__Input material__
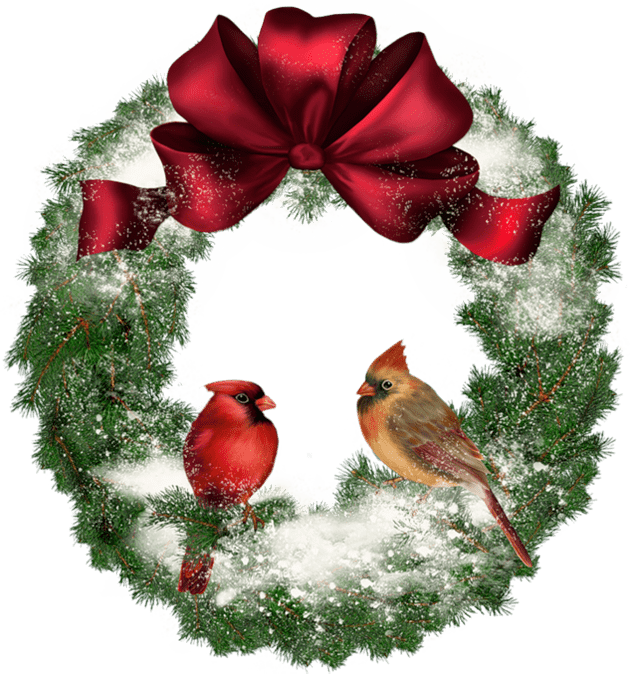 Christmas Wreath With Birds Transparent Png Stickpng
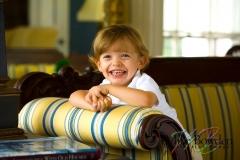 Palmer_house_child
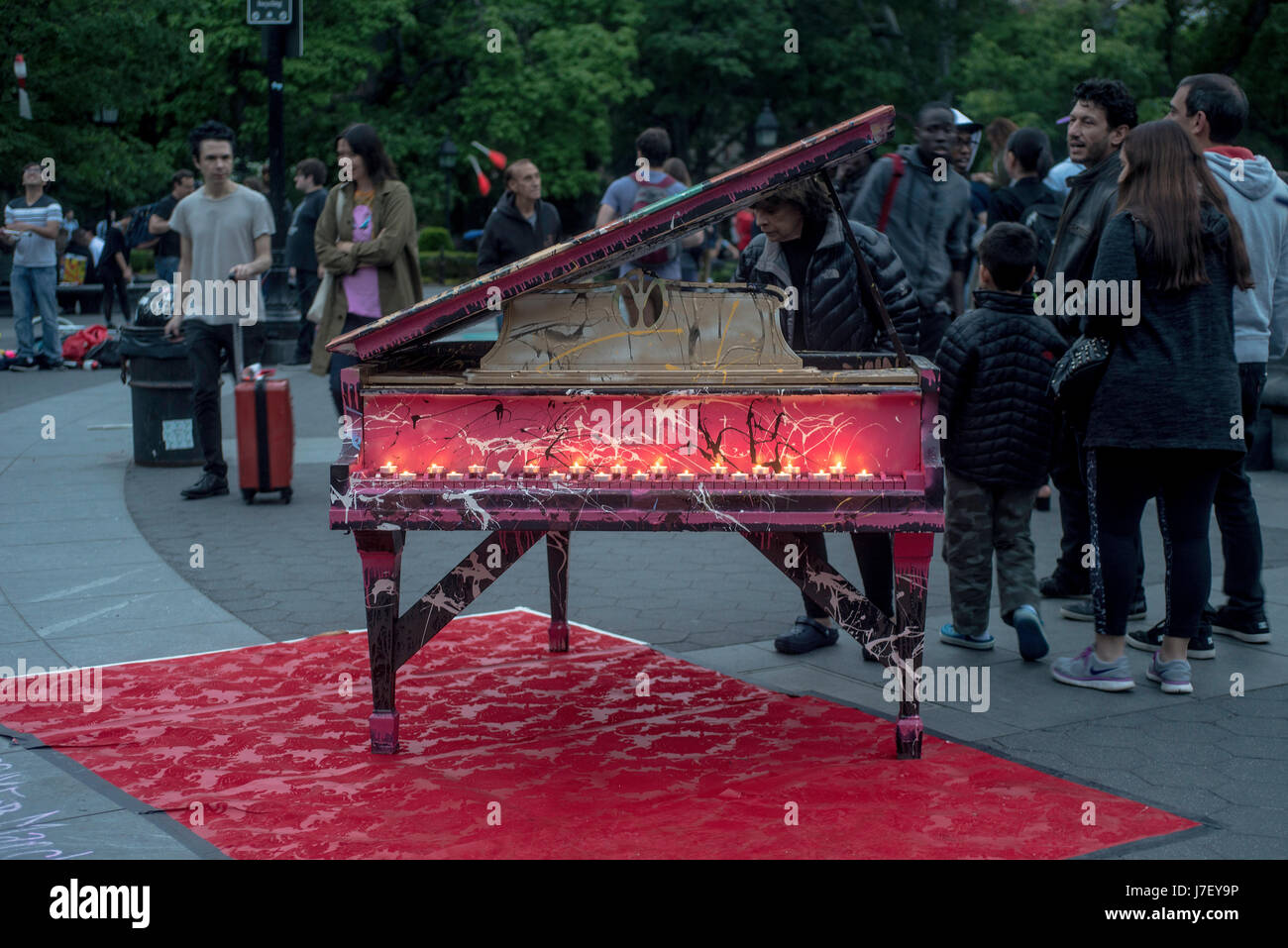 New York, USA 24 May 2014 - Silent Piano, a candlelight memorial for the victims of the Manchester terrorist attack, - Stock Image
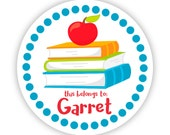 Personalized Name Label Stickers - School Books, Blue Polka Dots, Red Teacher Apple, Name Stickers - Back to School - This Belongs To Labels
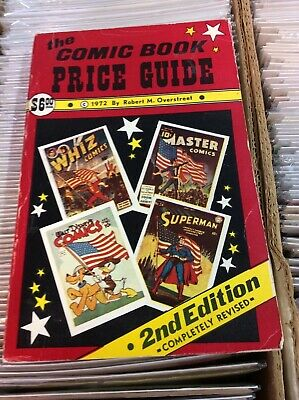 The Comic Book Price Guide 2nd Edition Robert M. Overstreet 1972 VG Condition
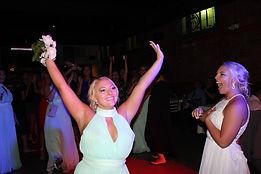 Wedding DJ in Lincoln, NE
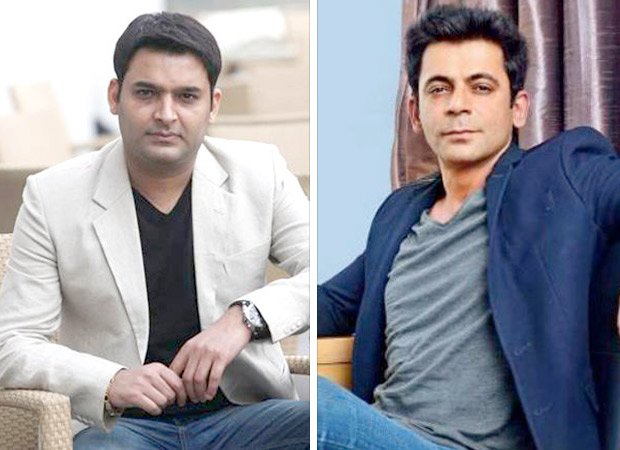 After mid-air scuffle with Kapil Sharma, Sunil Grover to quit 'The Kapil Sharma Show'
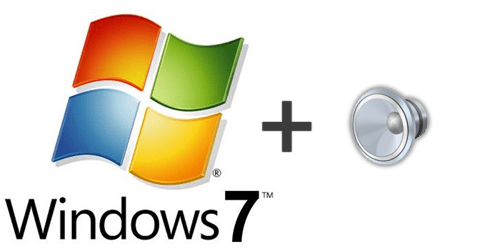 windows7sound Activar la mezcla estéreo en Windows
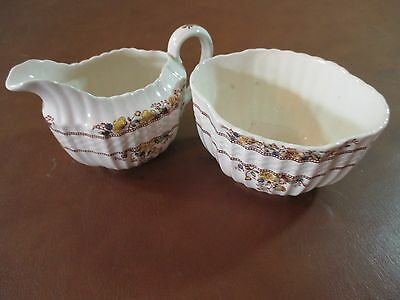 """Copeland Spode Buttercup Creamer and Sugar Bowl 3"""" tall # 21 and 55"""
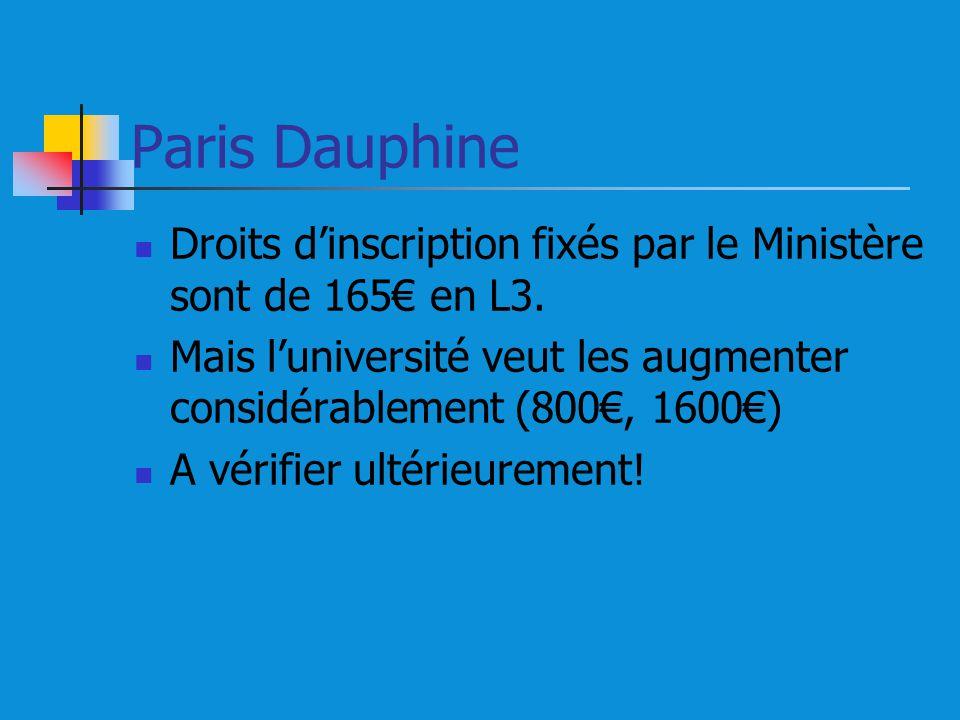 Paris Dauphine Droits d'inscription fixés par le Ministère sont de 165€ en L3. Mais l'université veut les augmenter considérablement (800€, 1600€)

__Assignment__
All pictures should be dropped; the lines from the one containing "The Comic Book" through the last line of the material are to be set down exactly.

__Exercise solution__
 The Comic Book Price Guide 2nd Edition Robert M. Overstreet 1972 VG Condition
 Wedding DJ in Lincoln, NE
 After mid-air scuffle with Kapil Sharma, Sunil Grover to quit 'The Kapil Sharma Show'
 windows7sound Activar la mezcla estéreo en Windows
 """Copeland Spode Buttercup Creamer and Sugar Bowl 3"""" tall # 21 and 55"""
 Paris Dauphine Droits d'inscription fixés par le Ministère sont de 165€ en L3. Mais l'université veut les augmenter considérablement (800€, 1600€)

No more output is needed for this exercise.